The Donald lab’s software, OSPREY, is an open-source computational software that can design protein structures. By employing OSPREY, the team improved the characteristics of naturally occurring broadly neutralizing antibodies against HIV. “Using the software ‘out of the box,’” Donald said, “we were able to run the program, predict antibodies to test, test the antibodies in a biological assay, and prove that they were broader and more potent on a large panel of viruses.”  

Basically, by modifying naturally-occurring “pet quality” antibodies that were already known, the researchers figured out how to turn them into stronger, broader “show quality” antibodies.
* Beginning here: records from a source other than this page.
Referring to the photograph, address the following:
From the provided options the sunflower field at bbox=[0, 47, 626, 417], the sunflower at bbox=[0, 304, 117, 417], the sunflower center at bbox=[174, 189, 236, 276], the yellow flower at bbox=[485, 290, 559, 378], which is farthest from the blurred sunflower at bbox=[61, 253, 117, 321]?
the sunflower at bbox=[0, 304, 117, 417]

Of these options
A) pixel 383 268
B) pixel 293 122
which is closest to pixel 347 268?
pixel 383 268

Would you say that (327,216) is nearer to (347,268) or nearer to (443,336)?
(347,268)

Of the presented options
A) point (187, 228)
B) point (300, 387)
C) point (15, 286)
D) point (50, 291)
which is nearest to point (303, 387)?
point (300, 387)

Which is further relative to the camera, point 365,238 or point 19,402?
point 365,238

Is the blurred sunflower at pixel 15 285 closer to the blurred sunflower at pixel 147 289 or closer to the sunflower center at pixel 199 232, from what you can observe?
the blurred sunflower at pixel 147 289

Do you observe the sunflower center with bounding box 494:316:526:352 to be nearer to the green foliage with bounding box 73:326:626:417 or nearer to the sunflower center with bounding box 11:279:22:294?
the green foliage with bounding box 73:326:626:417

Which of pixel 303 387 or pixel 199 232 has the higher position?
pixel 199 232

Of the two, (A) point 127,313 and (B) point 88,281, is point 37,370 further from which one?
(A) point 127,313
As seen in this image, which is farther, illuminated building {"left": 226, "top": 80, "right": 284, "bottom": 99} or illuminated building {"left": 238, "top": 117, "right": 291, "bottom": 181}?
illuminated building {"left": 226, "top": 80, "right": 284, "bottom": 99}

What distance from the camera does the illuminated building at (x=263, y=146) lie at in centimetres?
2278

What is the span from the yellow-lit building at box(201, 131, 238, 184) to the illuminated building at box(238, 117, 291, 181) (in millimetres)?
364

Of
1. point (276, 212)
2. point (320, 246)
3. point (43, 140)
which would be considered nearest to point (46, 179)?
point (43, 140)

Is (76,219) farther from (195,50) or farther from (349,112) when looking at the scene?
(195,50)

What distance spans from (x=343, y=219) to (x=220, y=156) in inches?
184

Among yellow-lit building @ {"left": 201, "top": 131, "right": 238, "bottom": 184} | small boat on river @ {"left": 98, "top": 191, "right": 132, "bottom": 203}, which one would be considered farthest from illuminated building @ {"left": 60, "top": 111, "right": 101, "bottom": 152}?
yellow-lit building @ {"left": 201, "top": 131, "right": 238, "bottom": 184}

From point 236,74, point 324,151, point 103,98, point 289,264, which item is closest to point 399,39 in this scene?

Then, using cryogenic electron microscopy (cryo-EM), they solved the structures of three of the best designed antibodies in high resolution to show the mechanisms of improved potency and breadth and how the antibodies bind to the virus. 

“It’s amazing that you can let OSPREY think about it and propose changes to the antibodies that will make them broader and more potent,” Donald said, “and then take those results and test them in the lab to confirm with high resolution structural information.” 

They tested their designer antibodies on a panel with 208 strains of HIV and found that overall, these enhanced antibodies are four times more potent, and with some strains, they are 100 to 1,000 times more potent with significant improvements in breadth as well. 

“So, if you discover antibodies that are promising but not quite as broad or potent as the best ones,” Donald said, “then using computation, we can redesign the antibodies and bring them up to the very top of that standard.”  

Now that the antibodies have been created, tested for both breadth and potency, further preclinical work can be done to continue to test efficacy, before animal models and eventually clinical trials for new therapeutics to treat patients with HIV.  

“We now have overwhelming data to support that our designs work,” Donald said. “This shows the power of computation!” 


Image caption: An antibody designed by Donald and team binds to HIV spike protein.